Naturally, everyone would want to see rates go down but for every rate that goes down it has to go up somewhere else in order to maintain the same overall level of revenue. In practise, since population has always tended to gravitate to the growth areas where the jobs are, a 1% increase in tax in the highest growth areas might generate sufficient revenue to allow a 5-10% drop in the poorest areas where there is far less population.

Eventually people would get used to the idea that rates varied from city to city, town to town and possibly product to product. A few years ago this level of micro-regulation would not have been practical but with computerization it is both possible and practical.

Once established and stabilized (which might take a few years), changes would tend to be minor and infrequent.
Localized changes would only occur as a region’s economic climate changed vis à vis the rest of the country. Over the long term, as economic activity gradually flowed to weaker areas, all parts of the country (with the probable exception of the north) would tend towards a single average tax rate.

The NGT would provide far more precise regulation of the business cycle on both the national and regional level.
The effects of changing rates would be felt immediately.

Meanwhile interest rates could be boringly consistent, changing only in relation to international changes. And business could get on with doing what it does best without worrying whether the economy in some other part of the country was going to cause changes in its interest rates.


To my knowledge, a variable sales tax has never been tried before. And that’s its biggest problem. People are not by nature adventurous - they want a track record. They want to know that somebody else has tried it and that it works.
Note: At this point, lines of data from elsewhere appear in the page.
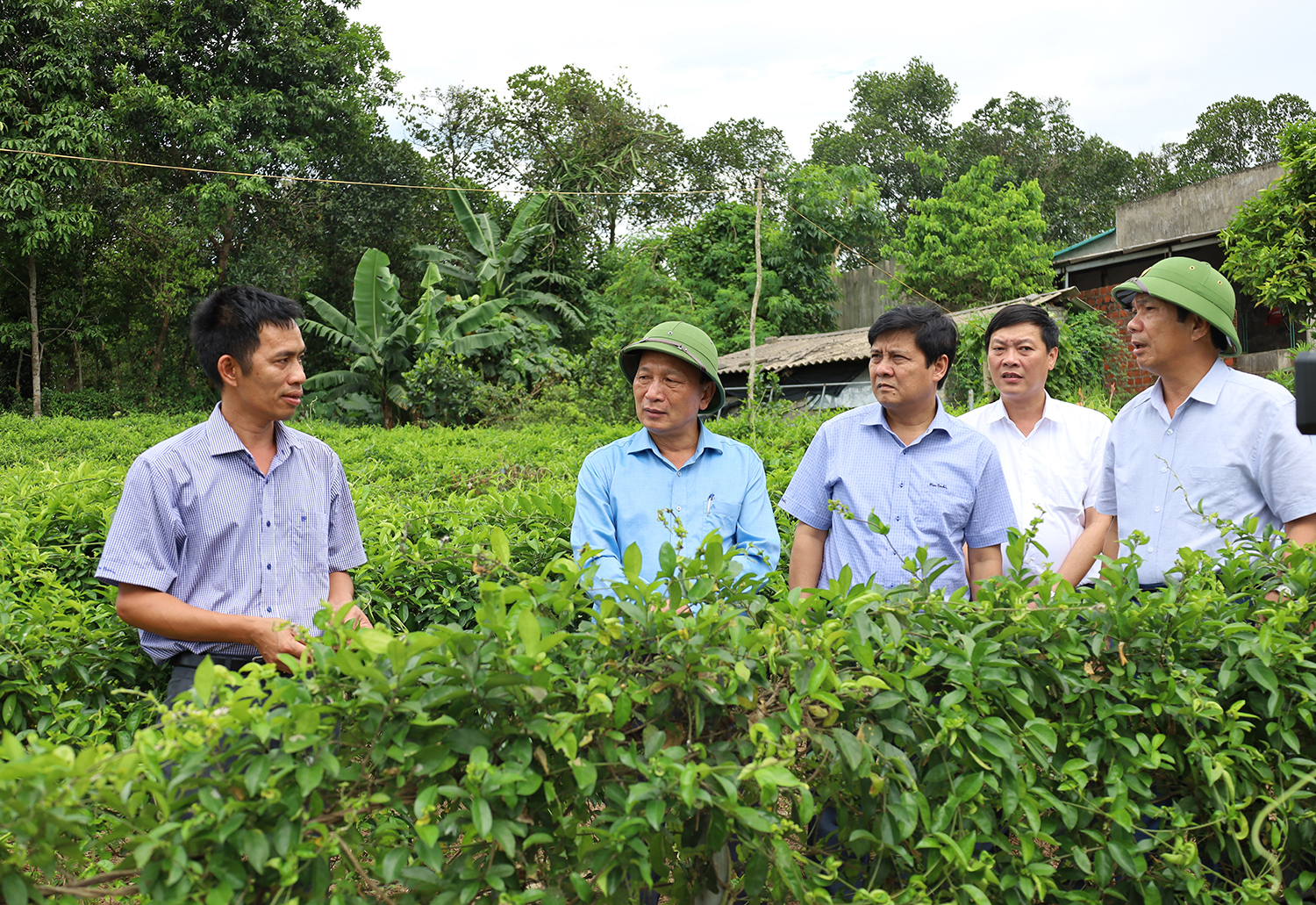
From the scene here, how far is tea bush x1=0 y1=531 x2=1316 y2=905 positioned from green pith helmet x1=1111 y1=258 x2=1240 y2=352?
977 mm

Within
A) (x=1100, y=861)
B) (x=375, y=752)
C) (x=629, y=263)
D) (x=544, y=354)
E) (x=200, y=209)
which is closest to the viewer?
(x=375, y=752)

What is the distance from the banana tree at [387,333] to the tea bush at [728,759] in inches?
628

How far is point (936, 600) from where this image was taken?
78.0 inches

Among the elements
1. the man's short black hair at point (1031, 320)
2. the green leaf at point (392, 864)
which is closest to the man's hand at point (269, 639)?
the green leaf at point (392, 864)

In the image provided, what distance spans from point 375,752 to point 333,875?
0.84 feet

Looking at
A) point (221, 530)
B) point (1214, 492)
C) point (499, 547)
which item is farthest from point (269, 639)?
point (1214, 492)

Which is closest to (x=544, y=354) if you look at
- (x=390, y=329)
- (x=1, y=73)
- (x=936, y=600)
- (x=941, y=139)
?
(x=390, y=329)

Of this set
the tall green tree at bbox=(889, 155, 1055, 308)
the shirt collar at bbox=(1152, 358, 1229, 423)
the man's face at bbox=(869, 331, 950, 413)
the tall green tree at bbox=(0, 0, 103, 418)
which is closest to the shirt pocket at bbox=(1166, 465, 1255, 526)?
the shirt collar at bbox=(1152, 358, 1229, 423)

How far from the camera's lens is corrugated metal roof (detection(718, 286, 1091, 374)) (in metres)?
18.6

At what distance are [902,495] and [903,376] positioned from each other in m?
0.38

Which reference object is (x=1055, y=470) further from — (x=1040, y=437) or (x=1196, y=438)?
(x=1196, y=438)

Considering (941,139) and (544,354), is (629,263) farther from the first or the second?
(941,139)

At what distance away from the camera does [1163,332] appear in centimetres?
296

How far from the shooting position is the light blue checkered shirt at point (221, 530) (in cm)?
240
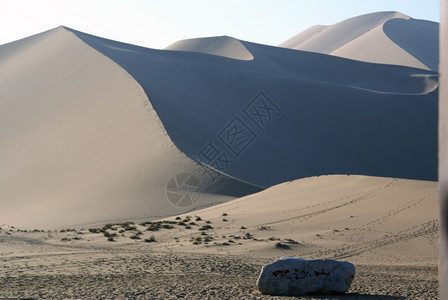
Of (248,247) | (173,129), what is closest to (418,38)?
(173,129)

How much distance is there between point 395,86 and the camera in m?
51.2

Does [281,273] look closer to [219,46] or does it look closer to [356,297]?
[356,297]

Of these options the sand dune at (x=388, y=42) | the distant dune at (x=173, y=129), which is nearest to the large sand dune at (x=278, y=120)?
the distant dune at (x=173, y=129)

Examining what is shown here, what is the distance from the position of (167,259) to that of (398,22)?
3735 inches

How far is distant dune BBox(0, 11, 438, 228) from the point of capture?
76.2 ft

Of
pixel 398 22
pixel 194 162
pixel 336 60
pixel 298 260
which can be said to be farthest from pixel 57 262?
pixel 398 22

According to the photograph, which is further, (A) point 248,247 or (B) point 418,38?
(B) point 418,38

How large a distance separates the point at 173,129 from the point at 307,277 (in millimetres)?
24094

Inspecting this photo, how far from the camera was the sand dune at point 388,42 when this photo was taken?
82188mm

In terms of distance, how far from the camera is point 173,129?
98.1 ft

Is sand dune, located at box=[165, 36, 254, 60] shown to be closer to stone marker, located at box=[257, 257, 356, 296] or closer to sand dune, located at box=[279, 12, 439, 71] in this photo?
sand dune, located at box=[279, 12, 439, 71]

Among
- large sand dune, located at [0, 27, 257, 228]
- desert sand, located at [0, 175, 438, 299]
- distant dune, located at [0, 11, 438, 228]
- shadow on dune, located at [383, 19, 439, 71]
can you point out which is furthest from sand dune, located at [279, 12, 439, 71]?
desert sand, located at [0, 175, 438, 299]

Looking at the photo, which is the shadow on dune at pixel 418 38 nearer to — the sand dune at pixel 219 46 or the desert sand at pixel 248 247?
the sand dune at pixel 219 46

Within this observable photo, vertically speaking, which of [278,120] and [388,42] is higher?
[388,42]
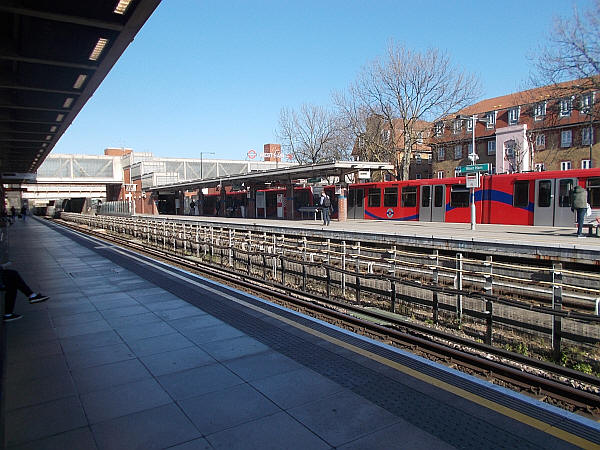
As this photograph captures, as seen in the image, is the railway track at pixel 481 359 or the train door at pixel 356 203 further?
the train door at pixel 356 203

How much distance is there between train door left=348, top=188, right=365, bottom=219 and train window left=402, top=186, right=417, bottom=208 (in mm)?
3440

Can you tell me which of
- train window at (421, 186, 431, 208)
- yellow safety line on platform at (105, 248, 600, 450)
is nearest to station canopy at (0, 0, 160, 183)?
yellow safety line on platform at (105, 248, 600, 450)

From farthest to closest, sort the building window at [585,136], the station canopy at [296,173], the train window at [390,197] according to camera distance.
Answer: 1. the building window at [585,136]
2. the train window at [390,197]
3. the station canopy at [296,173]

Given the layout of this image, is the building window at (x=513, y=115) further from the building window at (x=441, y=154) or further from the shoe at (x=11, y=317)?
the shoe at (x=11, y=317)

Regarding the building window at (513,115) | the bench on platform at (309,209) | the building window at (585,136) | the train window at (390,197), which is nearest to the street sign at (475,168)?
the train window at (390,197)

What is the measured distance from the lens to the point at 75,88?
1048cm

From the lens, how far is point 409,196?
76.7 feet

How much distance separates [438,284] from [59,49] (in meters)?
8.84

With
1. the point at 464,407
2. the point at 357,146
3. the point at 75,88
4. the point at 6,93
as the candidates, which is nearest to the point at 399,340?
the point at 464,407

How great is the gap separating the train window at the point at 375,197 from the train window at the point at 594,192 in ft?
36.3

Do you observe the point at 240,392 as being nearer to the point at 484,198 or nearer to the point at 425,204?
the point at 484,198

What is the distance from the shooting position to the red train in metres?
17.2

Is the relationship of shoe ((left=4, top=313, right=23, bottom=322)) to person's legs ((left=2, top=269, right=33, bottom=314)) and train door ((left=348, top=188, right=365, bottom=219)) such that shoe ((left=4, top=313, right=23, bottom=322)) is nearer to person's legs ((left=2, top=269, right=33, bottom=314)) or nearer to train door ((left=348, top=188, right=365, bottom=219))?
person's legs ((left=2, top=269, right=33, bottom=314))

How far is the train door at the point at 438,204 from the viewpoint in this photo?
21875mm
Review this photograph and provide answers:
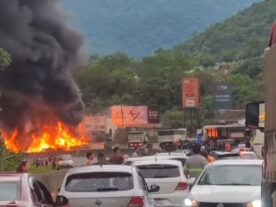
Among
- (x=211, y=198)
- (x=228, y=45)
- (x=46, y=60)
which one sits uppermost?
(x=228, y=45)

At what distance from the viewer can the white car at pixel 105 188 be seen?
1228 centimetres

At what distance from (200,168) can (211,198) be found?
18.2 feet

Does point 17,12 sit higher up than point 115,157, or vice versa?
point 17,12

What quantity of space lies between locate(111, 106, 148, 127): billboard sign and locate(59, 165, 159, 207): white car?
279 ft

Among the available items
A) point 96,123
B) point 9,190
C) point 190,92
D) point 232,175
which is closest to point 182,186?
point 232,175

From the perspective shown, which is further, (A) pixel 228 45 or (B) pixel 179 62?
(A) pixel 228 45

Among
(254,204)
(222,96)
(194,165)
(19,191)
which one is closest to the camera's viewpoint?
(19,191)

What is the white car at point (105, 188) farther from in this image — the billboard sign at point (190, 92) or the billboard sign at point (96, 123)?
the billboard sign at point (190, 92)

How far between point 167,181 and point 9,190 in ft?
27.7

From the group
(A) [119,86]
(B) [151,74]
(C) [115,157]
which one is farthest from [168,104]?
(C) [115,157]

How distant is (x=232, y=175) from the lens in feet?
49.0

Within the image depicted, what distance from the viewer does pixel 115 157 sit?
20859 mm

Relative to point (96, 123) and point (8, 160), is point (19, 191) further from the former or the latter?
point (96, 123)

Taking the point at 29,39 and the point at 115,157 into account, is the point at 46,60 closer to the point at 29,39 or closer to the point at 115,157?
the point at 29,39
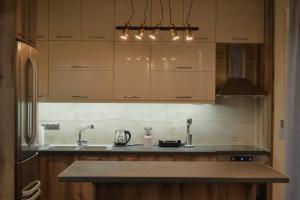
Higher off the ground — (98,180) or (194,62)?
(194,62)

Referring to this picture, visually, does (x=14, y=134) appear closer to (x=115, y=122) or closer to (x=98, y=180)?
(x=98, y=180)

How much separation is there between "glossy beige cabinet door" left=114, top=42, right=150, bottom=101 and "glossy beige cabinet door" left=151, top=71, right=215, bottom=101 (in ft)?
0.67

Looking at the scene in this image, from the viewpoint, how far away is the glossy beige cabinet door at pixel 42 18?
443 centimetres

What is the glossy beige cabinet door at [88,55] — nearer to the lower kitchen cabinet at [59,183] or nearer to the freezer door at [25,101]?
the freezer door at [25,101]

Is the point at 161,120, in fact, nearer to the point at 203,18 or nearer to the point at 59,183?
the point at 203,18

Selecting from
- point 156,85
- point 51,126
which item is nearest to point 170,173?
point 156,85

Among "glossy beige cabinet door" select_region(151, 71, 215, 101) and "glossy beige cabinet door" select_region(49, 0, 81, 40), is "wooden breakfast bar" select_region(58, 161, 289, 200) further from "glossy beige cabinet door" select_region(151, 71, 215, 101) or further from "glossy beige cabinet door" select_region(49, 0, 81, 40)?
"glossy beige cabinet door" select_region(49, 0, 81, 40)

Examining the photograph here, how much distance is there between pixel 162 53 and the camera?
4.48 meters

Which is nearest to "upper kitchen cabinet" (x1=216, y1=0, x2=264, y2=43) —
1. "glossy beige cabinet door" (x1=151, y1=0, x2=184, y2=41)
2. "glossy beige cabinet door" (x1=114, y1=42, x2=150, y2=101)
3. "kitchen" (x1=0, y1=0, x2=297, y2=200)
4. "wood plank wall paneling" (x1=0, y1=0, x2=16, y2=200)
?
"kitchen" (x1=0, y1=0, x2=297, y2=200)

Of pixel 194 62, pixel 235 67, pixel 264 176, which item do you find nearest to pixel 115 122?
pixel 194 62

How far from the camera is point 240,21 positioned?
4531 millimetres

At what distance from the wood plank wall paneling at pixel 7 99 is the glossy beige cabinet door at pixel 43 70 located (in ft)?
4.23

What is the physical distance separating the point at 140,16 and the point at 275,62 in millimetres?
1791

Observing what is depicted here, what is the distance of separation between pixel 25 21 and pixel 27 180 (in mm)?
1550
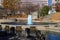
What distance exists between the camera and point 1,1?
15.5 m

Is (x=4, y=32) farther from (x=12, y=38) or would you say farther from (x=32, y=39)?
(x=32, y=39)

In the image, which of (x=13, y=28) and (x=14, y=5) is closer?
(x=13, y=28)

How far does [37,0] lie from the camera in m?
16.3

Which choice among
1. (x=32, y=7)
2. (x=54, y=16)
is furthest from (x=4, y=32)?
(x=32, y=7)

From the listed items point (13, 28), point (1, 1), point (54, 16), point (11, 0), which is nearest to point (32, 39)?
point (13, 28)

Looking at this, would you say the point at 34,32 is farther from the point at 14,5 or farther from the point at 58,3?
the point at 58,3

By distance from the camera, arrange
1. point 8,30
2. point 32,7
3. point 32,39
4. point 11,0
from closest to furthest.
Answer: point 32,39 < point 8,30 < point 11,0 < point 32,7

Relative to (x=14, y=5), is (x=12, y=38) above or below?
below

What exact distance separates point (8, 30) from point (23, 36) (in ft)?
2.00

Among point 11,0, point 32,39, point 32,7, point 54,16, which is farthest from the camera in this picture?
point 32,7

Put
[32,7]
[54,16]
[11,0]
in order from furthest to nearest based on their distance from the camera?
[32,7] < [11,0] < [54,16]

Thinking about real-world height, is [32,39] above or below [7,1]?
below

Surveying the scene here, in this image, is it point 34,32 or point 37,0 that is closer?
point 34,32

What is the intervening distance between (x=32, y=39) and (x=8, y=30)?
91 cm
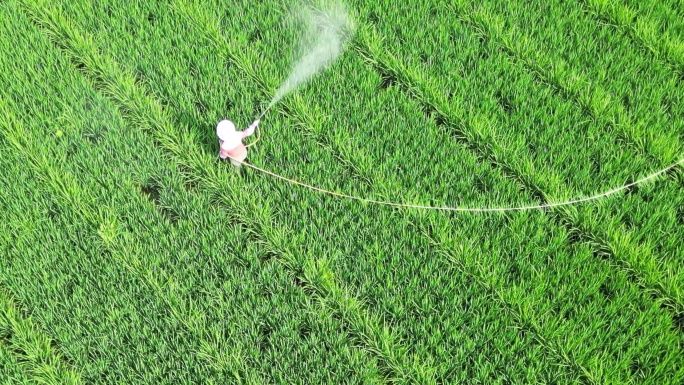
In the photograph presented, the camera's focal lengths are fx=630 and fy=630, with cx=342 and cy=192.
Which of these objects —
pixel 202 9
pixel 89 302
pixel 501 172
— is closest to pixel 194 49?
pixel 202 9

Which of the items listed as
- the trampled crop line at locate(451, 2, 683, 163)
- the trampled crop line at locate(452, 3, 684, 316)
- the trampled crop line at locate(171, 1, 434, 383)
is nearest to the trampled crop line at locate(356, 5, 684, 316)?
the trampled crop line at locate(452, 3, 684, 316)

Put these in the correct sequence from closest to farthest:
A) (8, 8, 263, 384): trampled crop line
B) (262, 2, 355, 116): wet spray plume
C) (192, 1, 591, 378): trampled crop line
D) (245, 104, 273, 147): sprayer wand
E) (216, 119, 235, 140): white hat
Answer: (192, 1, 591, 378): trampled crop line < (8, 8, 263, 384): trampled crop line < (216, 119, 235, 140): white hat < (245, 104, 273, 147): sprayer wand < (262, 2, 355, 116): wet spray plume

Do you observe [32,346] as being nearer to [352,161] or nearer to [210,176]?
[210,176]

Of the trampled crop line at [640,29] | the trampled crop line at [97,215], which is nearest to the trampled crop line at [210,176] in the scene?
the trampled crop line at [97,215]

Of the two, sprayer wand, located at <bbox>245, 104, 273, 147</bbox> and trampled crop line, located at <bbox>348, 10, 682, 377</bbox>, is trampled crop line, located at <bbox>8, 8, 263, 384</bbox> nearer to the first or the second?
sprayer wand, located at <bbox>245, 104, 273, 147</bbox>

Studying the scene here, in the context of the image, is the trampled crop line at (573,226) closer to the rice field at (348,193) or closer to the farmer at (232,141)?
the rice field at (348,193)

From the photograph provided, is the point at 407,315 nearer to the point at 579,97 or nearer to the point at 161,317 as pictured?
the point at 161,317

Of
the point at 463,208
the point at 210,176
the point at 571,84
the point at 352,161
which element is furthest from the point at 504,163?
the point at 210,176
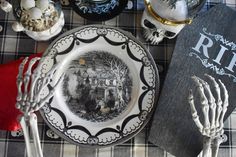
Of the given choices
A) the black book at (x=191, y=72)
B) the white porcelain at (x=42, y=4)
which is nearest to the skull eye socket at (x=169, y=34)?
the black book at (x=191, y=72)

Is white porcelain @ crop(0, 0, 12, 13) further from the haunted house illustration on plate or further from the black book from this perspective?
the black book

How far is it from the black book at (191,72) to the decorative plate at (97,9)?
0.15 metres

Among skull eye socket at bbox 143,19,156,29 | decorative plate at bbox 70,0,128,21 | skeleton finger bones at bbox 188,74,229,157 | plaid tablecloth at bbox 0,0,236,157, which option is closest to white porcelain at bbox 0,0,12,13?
plaid tablecloth at bbox 0,0,236,157

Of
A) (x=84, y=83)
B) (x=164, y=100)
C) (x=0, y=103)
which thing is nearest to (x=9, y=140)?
(x=0, y=103)

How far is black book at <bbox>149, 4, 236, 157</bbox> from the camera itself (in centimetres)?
79

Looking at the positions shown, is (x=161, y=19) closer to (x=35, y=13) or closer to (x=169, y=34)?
(x=169, y=34)

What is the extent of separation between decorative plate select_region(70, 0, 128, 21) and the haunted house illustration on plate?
0.25 feet

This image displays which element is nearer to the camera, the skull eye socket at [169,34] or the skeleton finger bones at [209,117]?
the skeleton finger bones at [209,117]

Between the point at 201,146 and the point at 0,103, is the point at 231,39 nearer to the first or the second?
the point at 201,146

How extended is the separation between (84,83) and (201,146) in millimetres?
262

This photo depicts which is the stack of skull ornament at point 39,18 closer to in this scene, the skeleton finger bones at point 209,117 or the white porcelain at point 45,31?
the white porcelain at point 45,31

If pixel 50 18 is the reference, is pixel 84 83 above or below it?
below

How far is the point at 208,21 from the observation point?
840mm

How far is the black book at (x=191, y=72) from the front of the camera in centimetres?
79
However, there is ample existing data to indicate its feasibility. Throughout N. America, there are several examples of adjacent provinces and states with different sales tax rates. Not surprisingly, purchasing and economic growth tends to flow to the lower tax jurisdiction and these effects have been quantified in considerable depth in many border communities.

Some additional modelling would be necessary to determine the particular impacts of the NGT.


The National Growth Tax would replace in whole or in part:

1. The GST
2. Interest rate changes designed to stimulate or slow the economy
3. Regional economic growth programs
4. Equalization payments
5. Provincial sales taxes
6. Direct grants to business

Economic Benefits

1. The National Growth Tax provides a market driven mechanism to regulate the business cycle on a regional basis.
It has the built-in ability to equalize economic activity throughout the country so that dollars will flow from areas of high prosperity to low.

2. It provides a stable and predictable economic stimulus in poorer areas which will encourage long term economic growth. Poorer regions will no longer have to suffer higher interest rates designed to control inflation in more prosperous parts of the country.

3. The stimulus/dampening effect of NGT changes will be far more direct and immediate than the use of interest rates.

4. Business will benefit generally from a more stable borrowing environment.

5. The NGT will continue to be a major source of sales tax revenue for both federal and provincial governments.

6. NGT revenues would increase whenever there were general inflationary pressures, unlike the additional cost of servicing the debt as occurs when interest rates are raised.

7. The NGT is relatively simpler than the programs and policies that it replaces.

Political Benefits

1. The NGT replaces a number of long standing regional irritants with a transparent market driven non-political process that will over time equalize economic activity throughout the country.

2. It reduces the need to focus economic policy on ‘Bay St.’ and thereby helps eliminate one of the main forces that has tended to pull the country apart.

3. Because economic prospects will improve in poorer areas the tendency for population migration will decline.
This in turn will reduce growth pressures on major metropolitan areas.

4. The ability to regulate microeconomies opens the door to alleviating a host of disparities on a community by community or industry by industry basis.